Getting Ahead for Christmas

Not in most areas of my life (where I'm later than usual in printing Christmas lists and labels for envelopes....and yes, I do know that it's still fifty-something days to Christmas it's just that I like to be prepared) - but in making sewn Christmas decorations.

First of all the little house that I'd talked about the other day, inspired by the magazine cover and my own plump trunked trees.  I've added some beads and charms (and no, tiger tail doesn't poke through two layers of fabric and some wadding very easily for anyone who was curious).  I think that I'm going to re-do the window dressing, though, as the longer bugle beads didn't allow me to echo the shape of the window as I'd wanted to.

The second is a little decoration made like a paper snowflake (you know, folding the paper, snipping away, reopening it - you probably spent time doing this at infant school, even if you haven't done it since).  Instead of paper I used fabric with a fusible sheet on the back, so after snipping I could just iron the motif onto fabric before finishing the little quilt off.  More opportunities for adding beading and extra stitching ,of course....





I made another hanging decoration with an angel stitched last night at the Richmond and Kew Quilters meeting - a workshop led by my friend Lesley, and using one of the designs (and the threads) that she provided.
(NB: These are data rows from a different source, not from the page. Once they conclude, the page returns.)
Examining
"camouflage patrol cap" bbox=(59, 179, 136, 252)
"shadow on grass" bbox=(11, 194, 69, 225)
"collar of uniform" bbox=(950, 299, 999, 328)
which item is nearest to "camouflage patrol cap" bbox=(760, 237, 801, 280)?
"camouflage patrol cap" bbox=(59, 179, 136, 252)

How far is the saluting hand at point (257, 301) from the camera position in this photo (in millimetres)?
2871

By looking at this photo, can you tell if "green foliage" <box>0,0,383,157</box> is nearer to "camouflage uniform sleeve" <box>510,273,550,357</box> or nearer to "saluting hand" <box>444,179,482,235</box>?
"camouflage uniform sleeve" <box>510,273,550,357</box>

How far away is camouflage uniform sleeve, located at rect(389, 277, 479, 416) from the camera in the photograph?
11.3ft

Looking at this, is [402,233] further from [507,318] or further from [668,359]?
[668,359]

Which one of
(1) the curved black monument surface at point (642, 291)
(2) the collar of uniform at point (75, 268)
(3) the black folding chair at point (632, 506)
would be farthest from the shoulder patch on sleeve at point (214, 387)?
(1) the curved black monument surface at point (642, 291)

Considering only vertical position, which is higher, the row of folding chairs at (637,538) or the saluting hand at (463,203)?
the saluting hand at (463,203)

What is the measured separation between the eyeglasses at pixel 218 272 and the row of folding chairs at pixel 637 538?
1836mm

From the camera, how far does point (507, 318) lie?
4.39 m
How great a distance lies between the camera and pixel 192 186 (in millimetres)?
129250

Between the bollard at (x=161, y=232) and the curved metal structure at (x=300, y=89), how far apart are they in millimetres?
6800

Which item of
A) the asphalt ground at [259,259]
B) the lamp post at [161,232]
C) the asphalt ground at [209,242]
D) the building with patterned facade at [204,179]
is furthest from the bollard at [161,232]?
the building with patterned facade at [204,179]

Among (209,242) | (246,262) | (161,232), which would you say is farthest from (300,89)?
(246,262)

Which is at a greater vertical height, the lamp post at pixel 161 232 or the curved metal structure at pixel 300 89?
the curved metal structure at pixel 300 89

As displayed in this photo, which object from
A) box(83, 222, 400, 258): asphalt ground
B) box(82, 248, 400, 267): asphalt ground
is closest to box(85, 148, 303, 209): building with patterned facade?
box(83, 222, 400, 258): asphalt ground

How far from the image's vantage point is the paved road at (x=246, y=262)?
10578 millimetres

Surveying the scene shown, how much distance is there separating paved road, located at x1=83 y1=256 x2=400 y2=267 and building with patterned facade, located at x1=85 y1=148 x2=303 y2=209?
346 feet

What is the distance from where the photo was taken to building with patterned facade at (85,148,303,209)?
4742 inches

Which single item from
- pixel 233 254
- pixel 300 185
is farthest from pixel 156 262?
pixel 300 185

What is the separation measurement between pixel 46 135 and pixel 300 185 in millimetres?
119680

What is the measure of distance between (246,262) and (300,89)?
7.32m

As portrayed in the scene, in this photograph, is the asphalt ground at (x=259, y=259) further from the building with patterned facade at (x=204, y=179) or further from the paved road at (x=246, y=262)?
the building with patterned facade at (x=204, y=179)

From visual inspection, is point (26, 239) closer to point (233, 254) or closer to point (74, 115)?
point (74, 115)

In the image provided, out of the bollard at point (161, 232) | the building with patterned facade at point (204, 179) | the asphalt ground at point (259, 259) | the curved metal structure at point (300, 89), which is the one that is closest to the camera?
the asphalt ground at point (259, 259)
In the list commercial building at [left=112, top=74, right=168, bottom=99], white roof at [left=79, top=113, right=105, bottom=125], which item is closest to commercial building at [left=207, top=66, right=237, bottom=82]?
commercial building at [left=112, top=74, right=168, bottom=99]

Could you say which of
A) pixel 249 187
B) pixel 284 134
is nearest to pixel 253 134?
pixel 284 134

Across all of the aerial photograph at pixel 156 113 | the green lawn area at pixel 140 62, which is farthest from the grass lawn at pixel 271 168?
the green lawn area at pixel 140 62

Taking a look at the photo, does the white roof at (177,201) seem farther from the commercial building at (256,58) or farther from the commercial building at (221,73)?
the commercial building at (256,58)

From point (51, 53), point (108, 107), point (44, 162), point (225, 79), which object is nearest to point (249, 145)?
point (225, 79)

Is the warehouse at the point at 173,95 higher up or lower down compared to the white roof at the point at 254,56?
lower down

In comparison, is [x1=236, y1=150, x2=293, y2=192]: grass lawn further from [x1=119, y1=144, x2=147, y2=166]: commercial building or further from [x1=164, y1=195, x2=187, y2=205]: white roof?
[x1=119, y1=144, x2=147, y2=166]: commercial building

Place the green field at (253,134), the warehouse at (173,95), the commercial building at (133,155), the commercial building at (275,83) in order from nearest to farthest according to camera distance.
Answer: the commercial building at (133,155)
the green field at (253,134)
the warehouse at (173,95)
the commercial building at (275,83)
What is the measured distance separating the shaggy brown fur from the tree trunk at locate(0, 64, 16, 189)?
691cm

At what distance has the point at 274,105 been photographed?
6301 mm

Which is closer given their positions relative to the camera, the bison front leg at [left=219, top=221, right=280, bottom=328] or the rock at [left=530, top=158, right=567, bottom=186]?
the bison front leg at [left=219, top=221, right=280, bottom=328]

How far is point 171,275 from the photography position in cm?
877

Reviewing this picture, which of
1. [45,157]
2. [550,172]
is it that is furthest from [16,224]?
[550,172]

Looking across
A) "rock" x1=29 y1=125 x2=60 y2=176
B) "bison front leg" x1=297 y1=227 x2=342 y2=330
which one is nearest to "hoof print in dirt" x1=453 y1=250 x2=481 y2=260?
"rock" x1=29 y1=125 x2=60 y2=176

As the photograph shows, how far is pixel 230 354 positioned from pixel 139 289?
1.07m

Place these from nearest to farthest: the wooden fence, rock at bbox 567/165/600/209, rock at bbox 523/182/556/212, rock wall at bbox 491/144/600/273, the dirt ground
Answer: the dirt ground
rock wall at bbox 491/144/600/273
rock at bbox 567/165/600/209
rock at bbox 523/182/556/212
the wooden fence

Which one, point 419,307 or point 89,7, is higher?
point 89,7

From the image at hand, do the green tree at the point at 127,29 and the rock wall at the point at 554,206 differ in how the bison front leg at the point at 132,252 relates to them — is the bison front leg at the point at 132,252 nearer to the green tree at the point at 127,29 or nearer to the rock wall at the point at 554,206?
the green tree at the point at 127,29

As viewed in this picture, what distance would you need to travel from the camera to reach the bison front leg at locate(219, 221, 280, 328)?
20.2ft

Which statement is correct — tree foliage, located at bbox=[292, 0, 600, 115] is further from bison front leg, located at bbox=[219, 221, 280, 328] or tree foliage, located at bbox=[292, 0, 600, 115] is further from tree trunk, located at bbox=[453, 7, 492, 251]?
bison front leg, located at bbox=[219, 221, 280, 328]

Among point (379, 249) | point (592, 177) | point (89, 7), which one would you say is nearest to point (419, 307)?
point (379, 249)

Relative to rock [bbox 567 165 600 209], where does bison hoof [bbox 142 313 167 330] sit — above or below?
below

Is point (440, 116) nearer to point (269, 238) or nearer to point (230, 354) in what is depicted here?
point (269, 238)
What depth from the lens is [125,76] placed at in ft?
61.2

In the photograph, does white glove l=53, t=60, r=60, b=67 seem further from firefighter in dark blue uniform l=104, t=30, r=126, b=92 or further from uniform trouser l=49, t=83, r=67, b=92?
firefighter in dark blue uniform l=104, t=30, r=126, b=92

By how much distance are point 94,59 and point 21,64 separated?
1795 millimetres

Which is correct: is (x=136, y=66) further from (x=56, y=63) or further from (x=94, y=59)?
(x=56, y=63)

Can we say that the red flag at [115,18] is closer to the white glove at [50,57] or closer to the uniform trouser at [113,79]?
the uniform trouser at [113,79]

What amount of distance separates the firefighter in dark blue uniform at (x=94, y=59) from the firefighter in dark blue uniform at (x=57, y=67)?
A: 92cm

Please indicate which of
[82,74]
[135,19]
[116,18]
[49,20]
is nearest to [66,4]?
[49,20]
The little wreath beside it is a starched fabric version of this.  It's fast to make, but slightly fiddly.  As it was fabric, rather than just leaving the holding together to chance, I ran a line of stitching around the central opening.  I think that more practise would help even up the outer 'petal's on it, although I was quite happy with the evenness of the inside gap!

Inspired to make your own snowflake?  Surely you've seen the virtual snowflake snipper by now?  If not, and you've got five minutes to waste, click here and you'll be able to snip some snowflakes to get you into the winter mood, without needing to clean up small diamonds of paper from the floor afterwards!  It might be useful to know that the scissors only work when the button on them is green, not when it's red - so you have to pay attention (and not suffer red/green colour blindness) to be able to play. Have fun! 




1 comment:

  1. The little redwork angel is particularly gorgeous, good work Plum - you've inspired me to head to my box of Christmas fabrics and get on!!